Long Beach, CA military divorces have different rules for residency requirements and service of process upon an active-duty spouse. Military divorces must comply with military rules and regulations, follow certain procedures for the division of military pensions.  Military spouses are often separated by deployment, which results in different parenting priorities and often leads to different goals in property division in Long Beach, CA.


In a civilian divorce, the filing usually occurs in the county where one of the spouses has resided prior to the filing of the petition. In a military divorce, active military members live in places (domestic and foreign) where they are stationed and be legal residents of another state. A military spouse must file for divorce where the service member is stationed, or in the state where he or she is a resident (State of Legal Residency or SLR). SLR of the military member spouse is the state of entry into the service or the state where the member has been stationed for an extended time if the member changed the domicile to that state. SLR and stationed state are often different. One of the spouses must reside or be stationed in California to file here.

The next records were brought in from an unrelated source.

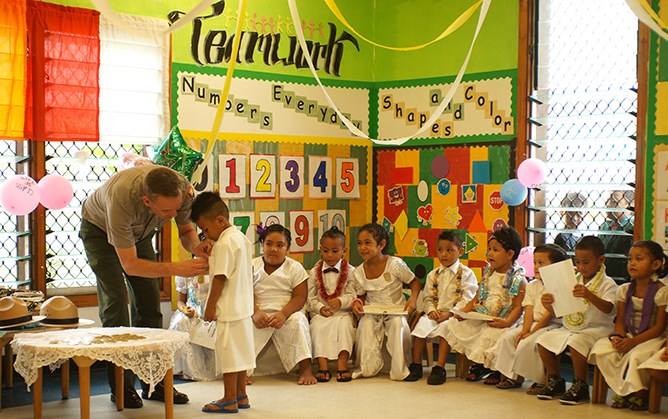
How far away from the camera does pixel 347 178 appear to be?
302 inches

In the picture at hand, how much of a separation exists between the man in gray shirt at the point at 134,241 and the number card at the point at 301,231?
219 centimetres


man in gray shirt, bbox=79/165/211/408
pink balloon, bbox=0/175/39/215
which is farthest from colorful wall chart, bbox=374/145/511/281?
pink balloon, bbox=0/175/39/215

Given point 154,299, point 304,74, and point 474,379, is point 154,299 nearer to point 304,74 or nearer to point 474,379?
point 474,379

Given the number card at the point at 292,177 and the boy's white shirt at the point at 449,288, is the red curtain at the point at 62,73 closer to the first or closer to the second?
the number card at the point at 292,177

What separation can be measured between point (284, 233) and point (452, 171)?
5.64 feet

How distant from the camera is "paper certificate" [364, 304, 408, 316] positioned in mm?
6043

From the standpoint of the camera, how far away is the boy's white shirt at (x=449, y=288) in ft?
20.4

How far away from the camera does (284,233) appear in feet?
A: 20.5

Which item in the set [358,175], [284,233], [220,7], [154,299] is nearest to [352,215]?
[358,175]

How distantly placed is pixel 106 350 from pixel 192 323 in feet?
6.14

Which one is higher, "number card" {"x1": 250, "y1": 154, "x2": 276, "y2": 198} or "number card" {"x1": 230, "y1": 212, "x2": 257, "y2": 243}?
"number card" {"x1": 250, "y1": 154, "x2": 276, "y2": 198}

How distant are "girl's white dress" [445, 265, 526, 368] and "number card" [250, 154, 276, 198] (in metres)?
2.01

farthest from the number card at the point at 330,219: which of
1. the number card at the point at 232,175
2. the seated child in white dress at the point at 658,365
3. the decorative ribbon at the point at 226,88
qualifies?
the seated child in white dress at the point at 658,365

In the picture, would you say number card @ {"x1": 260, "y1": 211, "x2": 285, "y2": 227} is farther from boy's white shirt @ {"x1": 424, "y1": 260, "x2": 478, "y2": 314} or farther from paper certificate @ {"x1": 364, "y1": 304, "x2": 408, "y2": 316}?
boy's white shirt @ {"x1": 424, "y1": 260, "x2": 478, "y2": 314}
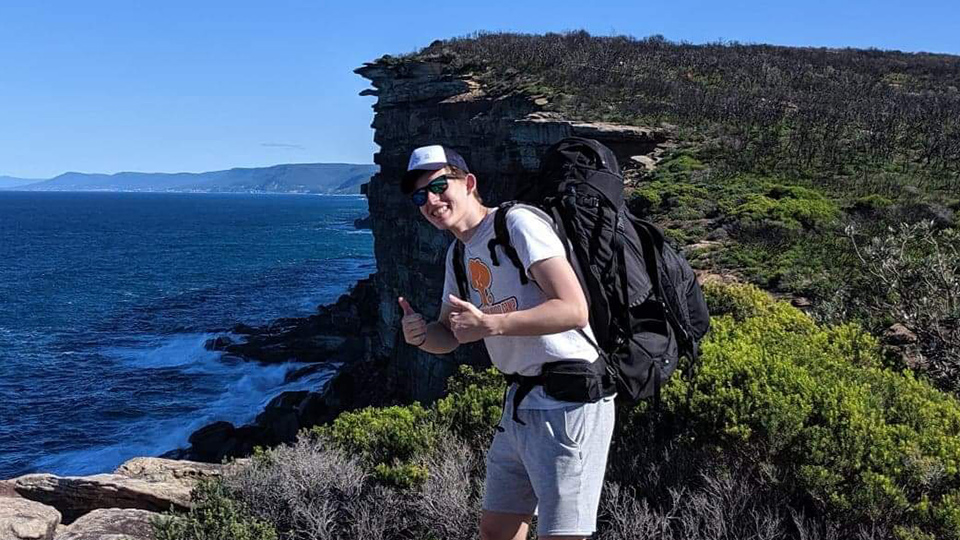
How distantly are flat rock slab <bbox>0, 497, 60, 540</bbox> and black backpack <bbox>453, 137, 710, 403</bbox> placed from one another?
3720mm

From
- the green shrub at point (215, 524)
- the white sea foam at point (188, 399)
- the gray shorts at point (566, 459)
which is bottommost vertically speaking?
the white sea foam at point (188, 399)

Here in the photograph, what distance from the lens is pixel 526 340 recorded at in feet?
9.72

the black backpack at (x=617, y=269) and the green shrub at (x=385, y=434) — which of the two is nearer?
the black backpack at (x=617, y=269)

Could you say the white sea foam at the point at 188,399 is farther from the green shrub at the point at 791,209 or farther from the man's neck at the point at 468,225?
the man's neck at the point at 468,225

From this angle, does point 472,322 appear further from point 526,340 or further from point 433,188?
point 433,188

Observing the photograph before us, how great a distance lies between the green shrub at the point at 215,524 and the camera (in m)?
4.41

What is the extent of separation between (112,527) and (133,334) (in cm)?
3648

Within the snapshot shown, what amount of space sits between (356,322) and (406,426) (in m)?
30.8

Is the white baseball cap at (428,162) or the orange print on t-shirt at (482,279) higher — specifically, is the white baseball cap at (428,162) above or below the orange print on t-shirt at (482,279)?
above

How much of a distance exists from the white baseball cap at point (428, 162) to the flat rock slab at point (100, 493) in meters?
3.62

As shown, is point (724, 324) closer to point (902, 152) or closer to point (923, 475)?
point (923, 475)

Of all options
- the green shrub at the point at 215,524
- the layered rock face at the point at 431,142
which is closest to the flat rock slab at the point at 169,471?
the green shrub at the point at 215,524

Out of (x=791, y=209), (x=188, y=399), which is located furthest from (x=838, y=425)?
(x=188, y=399)

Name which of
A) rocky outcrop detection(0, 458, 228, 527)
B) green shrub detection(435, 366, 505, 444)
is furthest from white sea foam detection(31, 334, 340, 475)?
green shrub detection(435, 366, 505, 444)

If you file for divorce while your spouse is deployed or on active duty for an extended time, the Service members Civil Relief Act (SCRA) is a federal law that protects the active-duty military members against civil court proceedings among many other protections. A divorce summons and petition is the commencement of a civil court proceeding against an active duty military member and as such protects the active-duty military spouse against default.

The SCRA permits the court to delay divorce proceedings for the duration of the military member’s active duty. If the deployed spouse chooses to waive the divorce process postponement. However, in this case, the active-duty member should hire an attorney to protect his or her rights during the divorce.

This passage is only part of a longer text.